Intuition behind the derivative of dirac delta function

Question

Let me first begin what I mean by saying the intuition behind the " $\delta'(x)$ ". For example the smooth approximations of the delta function looks like the following:

(Left:the smooth approximation of $\delta(x)$ Right:the smooth approximation of $\delta'(x)$)

And by using my intuition I can understand why $$ \int_{-\infty}^{\infty}f( \bar{x} )\delta(x-\bar{x}) \mathrm{d}\bar{x}=f(x) $$ because I can say that the delta function fires whenever $x=\bar{x}$ and picks up the value of $f(x)$ at that point and when I integrate over all values of x, I get my function f(x) back. In other words it is like building the function $f(x)$ from thin sticks, which has the same hight as the value of the function. (Although I know that this explanation is nowhere near mathematical, it helps me and others to understand -whatever that means- the concept easier.) When I learned about the derivative of the delta function and its following property I was utterly shocked: $$ \int_{-\infty}^{\infty}f(\bar{x})\delta'(x-\bar{x}) \mathrm{d}\bar{x}=f'(x) $$

Because no matter how long I think about the subject I was unable to build a correct intuition about this distribution. My question is this: Can you explain me intuitively why the derivative of the delta function gives arise to a derivative?

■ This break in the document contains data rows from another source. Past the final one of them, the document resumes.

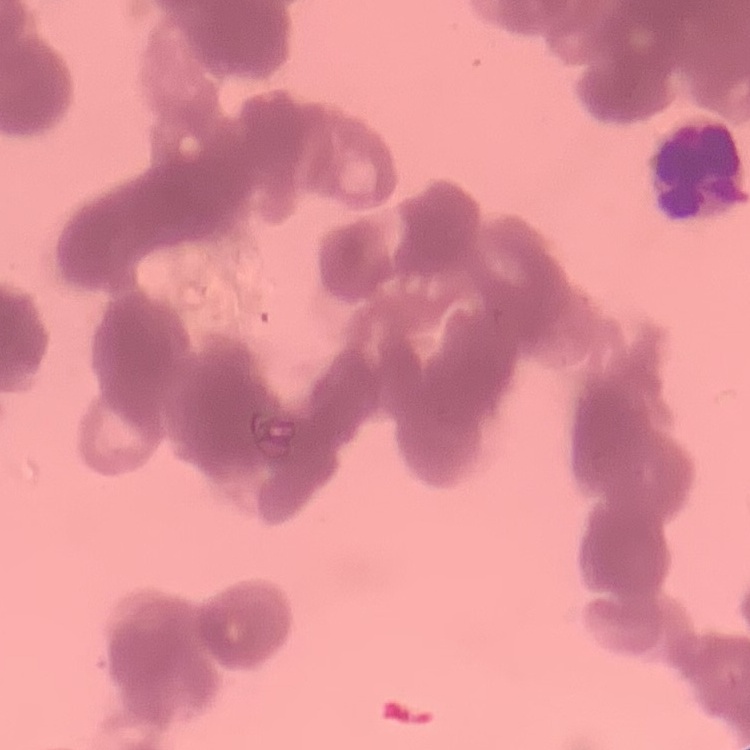

erythrocyte morphology = rouleaux formation
stain = Field's or Giemsa
image type = square crop of a larger photomicrograph
preparation = thin peripheral smear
Locate every malaria parasite.
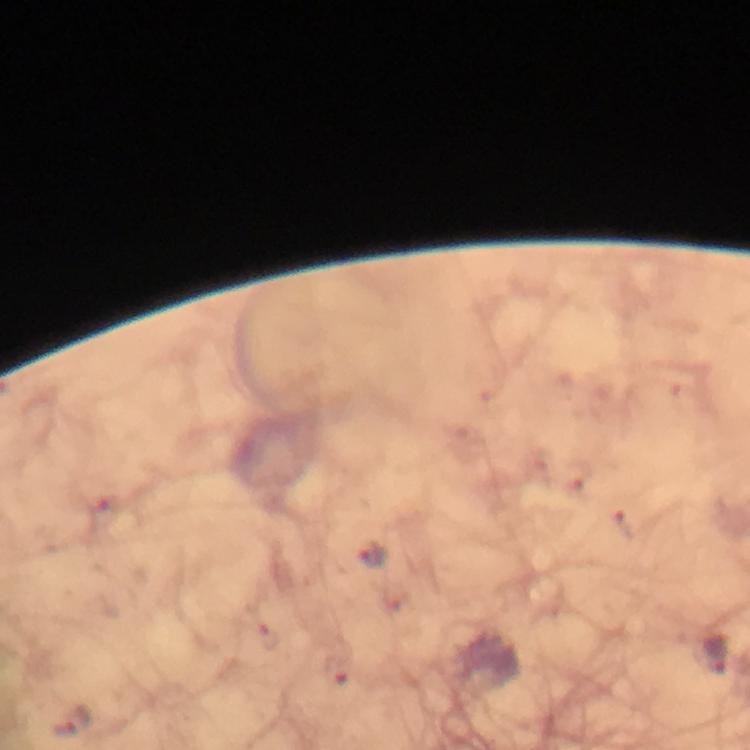
Approximate object centers, in pixels from the top-left corner.
Malaria parasites: (x=577, y=475), (x=626, y=524), (x=372, y=555), (x=717, y=653), (x=337, y=672), (x=65, y=728).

PS: I know why this is true mathematically (integrating by parts and so on).

Answer 1

Suppose the spikes in the smooth approximation to $\delta'(x)$ are located at $x=-h$ and $x=h$.

When $\bar{x} \approx x+h$, the smooth approximation to $\delta'(x-\bar{x})$ will be large and positive, so the integral will roughly pick up "something large" times $f(x+h)$. Similary, for $\bar{x} \approx x-h$, the integral will pick up the same large factor times $f(x-h)$, but with the opposite sign. So if that large factor turns out to be of the magnitude $\frac{1}{2h}$, the integral will be roughly $$ \frac{f(x+h)-f(x-h)}{2h} = \frac{\bigl(f(x) + h \, f'(x) + O(h^2)\bigr) - \bigl(f(x) - h \, f'(x) + O(h^2)\bigr)}{2h} , $$ which tends to $f'(x)$ as $h \to 0$.

Answer 2

Use the nascent delta function based on the hat function: $$ \delta_h(x) = \begin{cases} 0 & |x|\geq h \\ x/h^2 + 1/h & -h \leq x \leq 0 \\ -x/h^2 + 1/h & 0 \leq x \leq h \end{cases}. $$

The derivative of this nascent delta function is $1/h^2$ on $[-h,0],$ $-1/h^2$ on $[0,h],$ and 0 everywhere else. So $$ \int_{-h}^{h} \delta_h'(x)f(x) ,dx = \int_{-h}^{0} \frac{f(x)}{h^2} ,dx + \int_{0}^{h} \frac{-f(x)}{h^2} ,dx =

• \frac{F(h) - 2F(0) + F(-h)}{h^2}

$$ where $F$ is the antiderivative of $f.$ The limit of the rightmost term as $h\rightarrow 0$ is the negative second derivative of $F$ at 0, that is $-f'(0).$

To understand the origin of the higher order derivatives of the Dirac delta function, you need to use the normal distribution based nascent delta function: $$ \delta_h(x) = \frac{1}{h\sqrt{\pi}} \exp(-x^2/h^2). $$

In a computer algebra system, compute $$ \int_{-\infty}^{\infty} \delta_h^{(n)}(x-a) x^k ,dx $$

for some integer $n\gt 1$ and some integer $k \geq n.$ The answer will be $$ (-1)^n k! / (k-n)! a^{k-n} + \text{terms containing positive powers of $h$} $$ that is, $(-1)^n$ times the $n$th derivative of $x^k$ evaluated at $a$ in the limit $h\rightarrow 0.$

Answer 3

So you might have heard about the discrete difference. It's basically the discrete counterpart for derivatives. Its definition is DF[x] = F[x]-F[x-1]. Now imagine a continuous function f. If you look closely, what the integral of f with delta function's derivative is doing is taking something very similar to a discrete difference for f that is discretized at a really really small step size.